Although the book takes about as long to get into the action as the Imperial Japanese Navy took to steam within striking distance of Pearl Harbor, once started, it becomes a paper museum, at times entertaining, often saddening but always intriguing.
Unique Civilian Union
The period, of course, represented a unique civilian union when every individual and each domestic move, from Roosevelt to Rosie the Riveter, every wartime board and all emergency administrations were geared to a single purpose--the elevation of public morale to better accept rigid sacrifices needed to inspire a full war effort.
America motored on a minimum gas ration of three gallons a week. Fabric-saving Victory suits were sold sans lapels, pleats or cuffs. And government subsidized grass, 50,000 acres of marijuana near Lexington, Ky., helped swell the nation’s fiber production.
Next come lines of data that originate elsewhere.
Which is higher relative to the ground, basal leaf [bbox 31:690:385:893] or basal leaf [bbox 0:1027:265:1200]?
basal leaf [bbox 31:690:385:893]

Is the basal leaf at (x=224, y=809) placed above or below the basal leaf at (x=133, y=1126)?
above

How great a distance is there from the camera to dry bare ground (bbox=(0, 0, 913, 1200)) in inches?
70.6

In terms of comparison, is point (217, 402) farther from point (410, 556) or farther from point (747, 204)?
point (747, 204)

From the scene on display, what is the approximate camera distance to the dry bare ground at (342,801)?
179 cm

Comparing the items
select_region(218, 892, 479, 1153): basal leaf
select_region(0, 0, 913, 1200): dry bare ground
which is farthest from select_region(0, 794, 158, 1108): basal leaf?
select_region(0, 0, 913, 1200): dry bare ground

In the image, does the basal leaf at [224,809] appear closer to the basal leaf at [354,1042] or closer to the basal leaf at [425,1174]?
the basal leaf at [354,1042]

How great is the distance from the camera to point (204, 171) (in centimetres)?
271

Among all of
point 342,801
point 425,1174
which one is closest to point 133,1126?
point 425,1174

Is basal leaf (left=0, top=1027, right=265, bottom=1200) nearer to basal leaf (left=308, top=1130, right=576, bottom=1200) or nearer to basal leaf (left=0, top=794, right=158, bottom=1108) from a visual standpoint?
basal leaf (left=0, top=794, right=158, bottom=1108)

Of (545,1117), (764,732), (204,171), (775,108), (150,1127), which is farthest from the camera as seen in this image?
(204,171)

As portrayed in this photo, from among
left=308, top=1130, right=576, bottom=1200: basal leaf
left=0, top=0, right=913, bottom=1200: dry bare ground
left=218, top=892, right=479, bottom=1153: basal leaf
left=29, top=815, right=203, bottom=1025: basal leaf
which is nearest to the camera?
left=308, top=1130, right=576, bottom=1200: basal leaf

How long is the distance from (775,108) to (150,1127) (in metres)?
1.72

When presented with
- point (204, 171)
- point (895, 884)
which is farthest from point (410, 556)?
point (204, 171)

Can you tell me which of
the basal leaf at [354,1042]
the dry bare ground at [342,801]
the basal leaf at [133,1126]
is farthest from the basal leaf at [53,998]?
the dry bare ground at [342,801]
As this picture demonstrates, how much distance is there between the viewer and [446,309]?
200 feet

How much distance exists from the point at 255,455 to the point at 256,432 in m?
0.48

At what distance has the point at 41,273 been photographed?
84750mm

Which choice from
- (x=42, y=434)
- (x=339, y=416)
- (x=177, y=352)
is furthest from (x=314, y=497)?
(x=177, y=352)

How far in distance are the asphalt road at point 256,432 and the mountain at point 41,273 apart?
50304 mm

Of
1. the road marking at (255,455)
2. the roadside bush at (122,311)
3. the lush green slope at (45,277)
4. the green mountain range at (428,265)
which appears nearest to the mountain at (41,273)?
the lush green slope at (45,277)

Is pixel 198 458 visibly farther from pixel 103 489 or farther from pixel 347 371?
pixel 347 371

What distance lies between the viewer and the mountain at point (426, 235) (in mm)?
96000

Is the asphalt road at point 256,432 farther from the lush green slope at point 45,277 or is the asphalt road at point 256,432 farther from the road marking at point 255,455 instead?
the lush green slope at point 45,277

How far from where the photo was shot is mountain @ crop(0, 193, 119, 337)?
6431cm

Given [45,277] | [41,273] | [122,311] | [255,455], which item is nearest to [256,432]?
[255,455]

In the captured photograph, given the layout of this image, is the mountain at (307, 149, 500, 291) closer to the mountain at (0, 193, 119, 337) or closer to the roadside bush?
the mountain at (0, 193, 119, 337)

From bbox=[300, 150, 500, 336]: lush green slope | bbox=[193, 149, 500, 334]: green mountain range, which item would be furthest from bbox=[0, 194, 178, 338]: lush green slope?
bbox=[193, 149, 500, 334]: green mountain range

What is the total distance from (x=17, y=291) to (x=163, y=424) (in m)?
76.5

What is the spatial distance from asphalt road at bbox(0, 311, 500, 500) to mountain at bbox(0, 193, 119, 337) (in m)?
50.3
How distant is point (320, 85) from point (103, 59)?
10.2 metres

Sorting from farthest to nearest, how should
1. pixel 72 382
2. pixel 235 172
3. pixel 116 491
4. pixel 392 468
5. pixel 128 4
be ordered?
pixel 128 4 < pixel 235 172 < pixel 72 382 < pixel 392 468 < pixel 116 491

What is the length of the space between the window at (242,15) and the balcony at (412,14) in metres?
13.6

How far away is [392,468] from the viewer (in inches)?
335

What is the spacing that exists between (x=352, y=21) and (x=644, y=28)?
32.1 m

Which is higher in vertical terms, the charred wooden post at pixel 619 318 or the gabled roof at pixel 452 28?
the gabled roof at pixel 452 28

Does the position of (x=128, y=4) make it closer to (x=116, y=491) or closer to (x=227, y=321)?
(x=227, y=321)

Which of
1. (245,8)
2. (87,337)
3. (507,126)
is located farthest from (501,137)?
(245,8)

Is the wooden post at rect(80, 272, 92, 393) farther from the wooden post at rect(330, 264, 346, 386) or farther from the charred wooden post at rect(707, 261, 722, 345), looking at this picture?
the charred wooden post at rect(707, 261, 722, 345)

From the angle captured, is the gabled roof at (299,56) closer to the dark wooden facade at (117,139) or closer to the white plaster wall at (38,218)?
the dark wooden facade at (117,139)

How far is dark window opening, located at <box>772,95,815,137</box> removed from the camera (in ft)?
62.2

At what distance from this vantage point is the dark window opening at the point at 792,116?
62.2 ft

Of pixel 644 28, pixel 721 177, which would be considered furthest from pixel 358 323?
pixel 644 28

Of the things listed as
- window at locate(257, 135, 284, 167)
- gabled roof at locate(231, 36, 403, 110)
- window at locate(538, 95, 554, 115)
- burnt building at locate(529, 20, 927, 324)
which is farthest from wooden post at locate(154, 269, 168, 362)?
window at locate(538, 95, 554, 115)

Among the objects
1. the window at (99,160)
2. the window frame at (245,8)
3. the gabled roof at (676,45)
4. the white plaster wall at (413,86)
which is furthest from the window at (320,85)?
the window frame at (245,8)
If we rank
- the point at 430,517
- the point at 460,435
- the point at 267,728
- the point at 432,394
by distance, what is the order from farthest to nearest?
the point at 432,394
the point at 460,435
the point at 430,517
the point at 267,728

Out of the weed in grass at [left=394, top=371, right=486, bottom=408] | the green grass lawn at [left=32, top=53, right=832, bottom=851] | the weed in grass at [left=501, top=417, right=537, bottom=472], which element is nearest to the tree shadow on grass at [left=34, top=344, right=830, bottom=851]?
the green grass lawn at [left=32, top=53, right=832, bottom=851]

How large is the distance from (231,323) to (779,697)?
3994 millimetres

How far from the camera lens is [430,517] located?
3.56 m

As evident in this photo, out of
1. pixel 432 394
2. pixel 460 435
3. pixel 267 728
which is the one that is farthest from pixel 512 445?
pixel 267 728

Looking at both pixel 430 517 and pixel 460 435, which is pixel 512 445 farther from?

Kennett, professor of history at the University of Georgia in Athens, says these were somber, nonsensical, misguided, tragic, futile, doughty, exhilarating, paranoid, courageous, ingenious, yet often stupid years.
Insurance Rates Skyrocket
When the first Pacific convoy headed for Hawaii two weeks after the Pearl Harbor attack, maritime insurance rates per $1,000-worth of cargo had skyrocketed from 50 cents to $40.
Kennett has reported much fresh stuff. This book is not beautifully written. It’s pedantic in patches. But when it engrosses, only an air-raid siren will tear you away.
Daggett County, Utah? Automobile tires were rationed during World War II. The number of new tires allowed depended on the population of each area. When the government counted the people in Daggett County, the official allocation was one tire.
Maybe the bishop used it on his unicycle.